In a dark room and with the monitor turned off, we place the sphere on the screen, put our light source inside the sphere, and the light is spread evenly across the screen. We use the luminance meter to measure the total amount of light coming from the light source and the amount of light being reflected off the screen. This gives us the amount of reflected light in terms of a percentage of the total amount of light placed on the screen. For example, a monitor with 5% total reflections actually absorbs 95% of the light being directed to it.
Our indirect reflections test measures the amount of light that diffuses across the screen. As mentioned before, when light hits the screen, it's either absorbed, reflected to the source like a mirror, or is scattered across the screen. Matte finishes typically diffuse the light across the screen, creating an effect where the light looks like a hazy circle. This measurement is important for rooms with a few lights, but none that are directly on it, such as if you're in a room with a window, but the sun isn't directly shining through it.
We use a similar process as when we measure the total reflections, using the same sphere and torch lamp. However, this time the sphere is rotated so that the light directly reflecting off the screen comes back out through the sphere. Any light that reflects off the screen like a mirror isn't counted for in this test, and we just want to see the amount of light that scatters across the monitor. Once again, we measure the indirect reflections as a percentage of the total light displayed on it; a monitor with 3% indirect reflections has 97% of light either being absorbed or reflected outwards.
Finally, we also want to know the percentage of light that's being reflected off the screen like a mirror. Calculating this is really simple: we subtract the indirect reflections percentage from the total reflections, and this gives us the calculated direct reflections. Essentially, the direct reflections and the indirect reflections add up to the total reflections. So, if a monitor has 2% direct reflections and 3% indirect reflections, that means 5% of the total light is being reflected, while the other 95% is absorbed by the screen.

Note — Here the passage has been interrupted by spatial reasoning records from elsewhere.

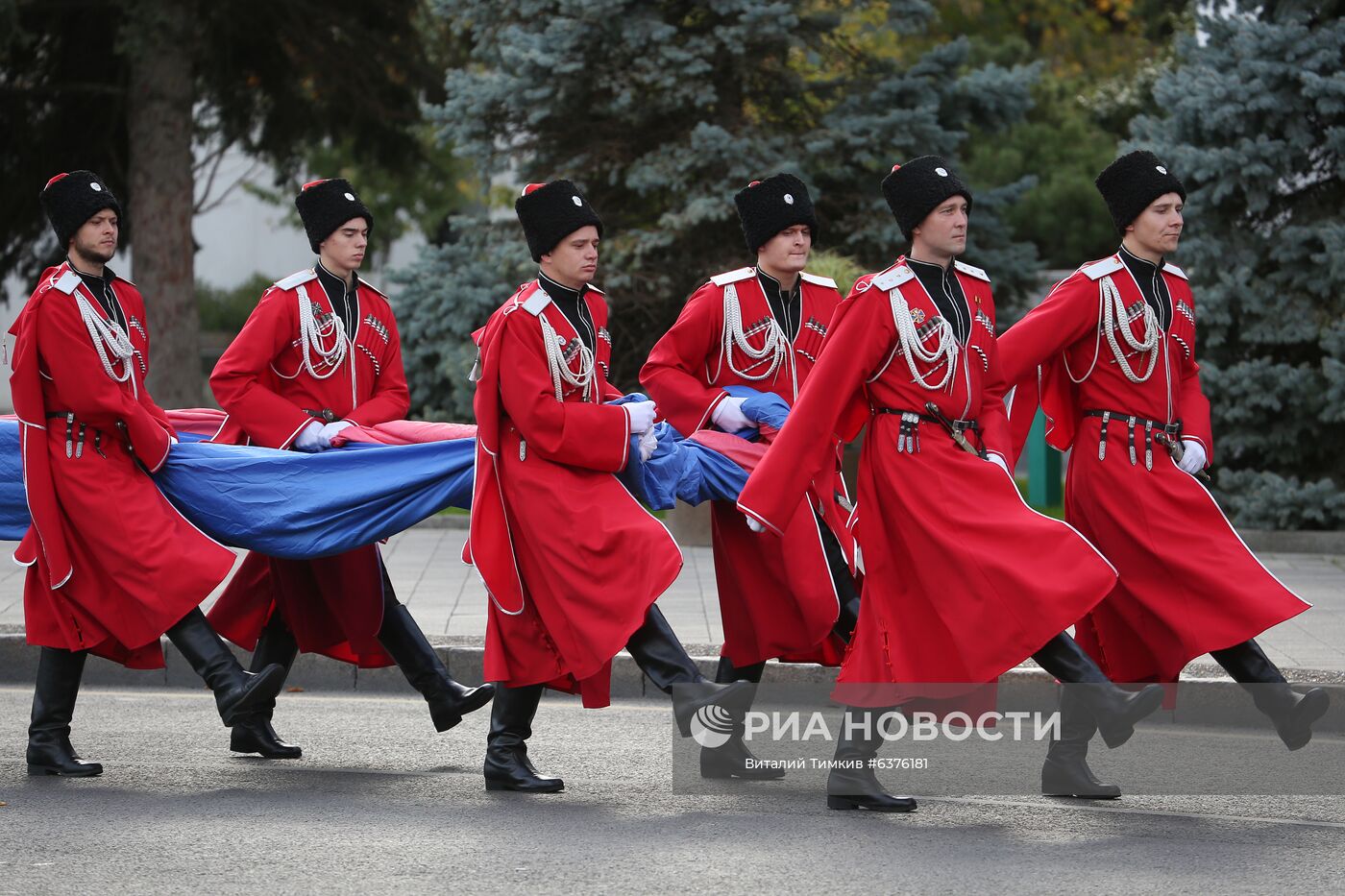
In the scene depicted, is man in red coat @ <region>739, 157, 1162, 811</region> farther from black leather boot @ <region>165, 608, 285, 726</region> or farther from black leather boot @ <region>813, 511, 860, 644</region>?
black leather boot @ <region>165, 608, 285, 726</region>

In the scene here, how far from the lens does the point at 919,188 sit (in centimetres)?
602

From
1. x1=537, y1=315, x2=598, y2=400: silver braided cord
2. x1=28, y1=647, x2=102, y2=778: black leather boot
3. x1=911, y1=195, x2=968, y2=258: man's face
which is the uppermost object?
x1=911, y1=195, x2=968, y2=258: man's face

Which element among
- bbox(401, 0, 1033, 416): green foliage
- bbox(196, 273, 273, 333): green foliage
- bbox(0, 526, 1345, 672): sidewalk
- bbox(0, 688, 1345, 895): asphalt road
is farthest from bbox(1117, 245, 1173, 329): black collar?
bbox(196, 273, 273, 333): green foliage

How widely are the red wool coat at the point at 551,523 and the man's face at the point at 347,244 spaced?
116cm

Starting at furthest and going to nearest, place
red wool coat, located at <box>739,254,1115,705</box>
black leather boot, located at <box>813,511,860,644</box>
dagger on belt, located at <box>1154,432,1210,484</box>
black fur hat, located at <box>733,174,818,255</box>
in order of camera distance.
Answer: black fur hat, located at <box>733,174,818,255</box>, black leather boot, located at <box>813,511,860,644</box>, dagger on belt, located at <box>1154,432,1210,484</box>, red wool coat, located at <box>739,254,1115,705</box>

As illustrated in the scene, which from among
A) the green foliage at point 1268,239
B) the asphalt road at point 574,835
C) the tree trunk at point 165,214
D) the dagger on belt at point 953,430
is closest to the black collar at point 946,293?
the dagger on belt at point 953,430

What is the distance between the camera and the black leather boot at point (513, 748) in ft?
20.8

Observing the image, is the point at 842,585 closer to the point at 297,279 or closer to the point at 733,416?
the point at 733,416

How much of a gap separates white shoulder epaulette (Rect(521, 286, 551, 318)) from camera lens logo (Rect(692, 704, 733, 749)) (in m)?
1.38

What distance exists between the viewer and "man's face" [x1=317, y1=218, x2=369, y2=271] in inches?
289

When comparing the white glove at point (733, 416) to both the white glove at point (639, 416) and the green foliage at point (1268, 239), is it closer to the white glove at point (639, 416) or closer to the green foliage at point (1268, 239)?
the white glove at point (639, 416)

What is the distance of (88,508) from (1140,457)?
3513 millimetres

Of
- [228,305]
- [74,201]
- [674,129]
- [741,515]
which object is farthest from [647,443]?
[228,305]

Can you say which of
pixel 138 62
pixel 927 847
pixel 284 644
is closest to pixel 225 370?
pixel 284 644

Knowing the amount of direct reflections is good if you have light sources facing towards the screen, as it can get distracting if there are too many reflections going into your eyes.
In terms of improving the actual reflection handling, there isn't much you can do. However, you can reduce the total amount of glare by moving the screen away from light sources, and if possible, into dim rooms. If you have a desktop at the office and can't move it, try raising the monitor's brightness settings, as many monitors can easily get bright enough to fight glare.
Having a monitor with good reflection handling is important if you work in a well-lit room. You don't want too much light reflecting off the display, or it can be distracting and even hard to see the screen properly. Most monitors have an anti-glare coating that absorbs the majority of light directed towards them. Different types of coating react with light in their own unique ways, and most monitors have a matte finish that diffuses light across the screen in an attempt to reduce the amount of glare. If you still have trouble seeing your screen in a well-lit room, you can also try to raise the monitor's brightness or position it away from light sources.